– Здесь, – произнесла Дженни, поравнявшись с ней, – собираются те, кому не повезло с жизнью. Если твои проблемы по-настоящему серьезны, ты рано или поздно попадешь сюда.
У Келен подпрыгнуло сердце.
– Я ведь не умерла, да?
Дженни замахнулась и до больного стукнула ее по плечу.
– АУЧ!
– Видишь – не умерла.
«Ударь меня только еще раз, и сама вниз полетишь».
Келен потерла виски.
– Знаете, все это неважно. Скажите, как мне избавиться от этих голосов, и я пойду.
– Удивительно легко ты приняла сложившуюся ситуацию! Очень полезное свойство… Да, как тебя между делом зовут?
– Мне не хочется отвечать на этот вопрос, – чистосердечно призналась Келен.
– Боги мои, вот что мне может дать знание твоего имени? Хоть выдуманное назови, серьезно, только избавь меня от обязанности подбирать кучу синонимов к местоимению «ты». Это здорово надоедает.
Келен еще раз бросила взгляд в сторону далекой земли. Потом присмотрелась к нездоровому блеску в глазах девушки.
– Келен. Келен Фаэр.
Дженни повернулась к ней с совиным от любопытства лицом, словно ожидала услышать еще какую-нибудь занимательную подробность. Ее ноздри чуть заметно раздувались. Келен угрюмо посмотрела на нее.
– Рада знакомству, Келен.
Дженни неподдельно улыбнулась, обнажив ровные, тронутые серостью зубы.
– Что скажешь? – Дженни указала открытой ладонью на мелькающее внизу цветное полотно.
– Я не уверена, что видела что-либо похожее, – увернулась Келен. Она все еще жадно втягивала носом воздух. Голову от запаха неба сильно кружило.
– Не увлекайся, – посоветовала Дженни. – Иначе трезвой надолго не останешься. Знаешь, зачем это нужно? Чтобы люди, попавшие сюда, не поднимали невообразимую панику, а воспринимали все проще, чем от них можно было бы ожидать. Этот запах – своего рода успокоительное.
Келен на несколько секунд задержала дыхание. Мысль о том, что ее эмоции каким-то образом контролируют, вызывала потенциальную агрессию.
– Ты привыкнешь к нему совсем скоро.
Дженни сдвинулась с места и направилась к открытой узкой винтовой лестнице, соединяющей балкон и далекую землю. Келен подумала, что мраморные ступеньки очень скользкие.
– Идем, – сказала Дженни, оборачиваясь назад к ней. – Не бойся, я не дам тебе упасть.

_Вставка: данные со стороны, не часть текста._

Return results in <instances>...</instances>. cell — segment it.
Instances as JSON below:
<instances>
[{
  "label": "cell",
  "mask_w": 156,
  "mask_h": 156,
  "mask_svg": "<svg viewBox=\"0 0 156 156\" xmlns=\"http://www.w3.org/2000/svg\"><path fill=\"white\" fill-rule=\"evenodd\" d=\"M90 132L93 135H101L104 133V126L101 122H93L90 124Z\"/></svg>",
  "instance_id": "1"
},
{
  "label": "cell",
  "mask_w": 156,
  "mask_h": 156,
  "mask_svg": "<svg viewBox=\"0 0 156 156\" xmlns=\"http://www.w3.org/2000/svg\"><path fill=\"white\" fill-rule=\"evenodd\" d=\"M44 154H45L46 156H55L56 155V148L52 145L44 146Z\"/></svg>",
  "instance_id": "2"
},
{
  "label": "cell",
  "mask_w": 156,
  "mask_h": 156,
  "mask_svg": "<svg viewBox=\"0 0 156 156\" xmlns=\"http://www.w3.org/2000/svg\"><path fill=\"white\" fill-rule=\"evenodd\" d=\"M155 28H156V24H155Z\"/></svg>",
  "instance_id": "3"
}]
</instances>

Пока они спускались, Келен, чересчур осторожно переставляя ноги, осматривалась по сторонам.
Они находились вплотную к белоснежной стене, сделанной из того же камня, что и лестница. По дороге вниз встречались высокие окна с множеством перегородок, разноцветные стекла витражей, маленькие круглые окошечки, похожие на иллюминаторы подводных лодок. Келен едва различала, что происходило по другую их сторону. Стена была поистине исполинской, и чтобы увидеть ее вершину, нужно было как минимум свернуть себе шею.
Тут Дженни, шедшая впереди, заговорила, и Келен насторожила слух.
«Ей понадобится представиться как минимум Девой Марией, чтобы я поверила в ее слова».
– Давай начнем с самого простого и доступного. – Дженни подняла вверх указательный палец. Каждый слог она выговаривала громко и четко, будто бы он имел ощутимый вес. – Все, что ты видишь здесь – более чем реально, это не твоя фантазия, не твои сновидения, не галлюцинации, вызванные переутомлением, не таблетки, не наркотики, не плохо приготовленные грибы и – ни в коем случае – не розыгрыш. Едва ли ты похожа на человека, который может поверить на слово. Тебе необходимы неоспоримые доказательства, и это мы уже выяснили: там, в круглой комнате, мой фокус с цветком заставил тебя прислушаться ко мне.
Первое, что бросается в глаза, при поверхностном знакомстве с тобой: ты чудовищно подавлена. Это не пятиминутное разочарование, заметно сразу. Твои движения лишены энергии, сознание медленно, но неуклонно, угасает, даже первые и безусловные инстинкты начинают давать сбой, поэтому время от времени ты забываешь, как надо дышать. Ты – ходячий полутруп, Келен. Твое тело не изношено и находится в пригодном состоянии, но вот его внутреннее, сгнивающее под гнетом самобичевания, содержимое неотвратимо тянет тебя к смерти.
– Все люди это делают, – невежливо перебила Келен. Она слушала внимательно и недоверчиво. – Найдите хоть одного, который в глубине души не винит себя за все, что с ним случается.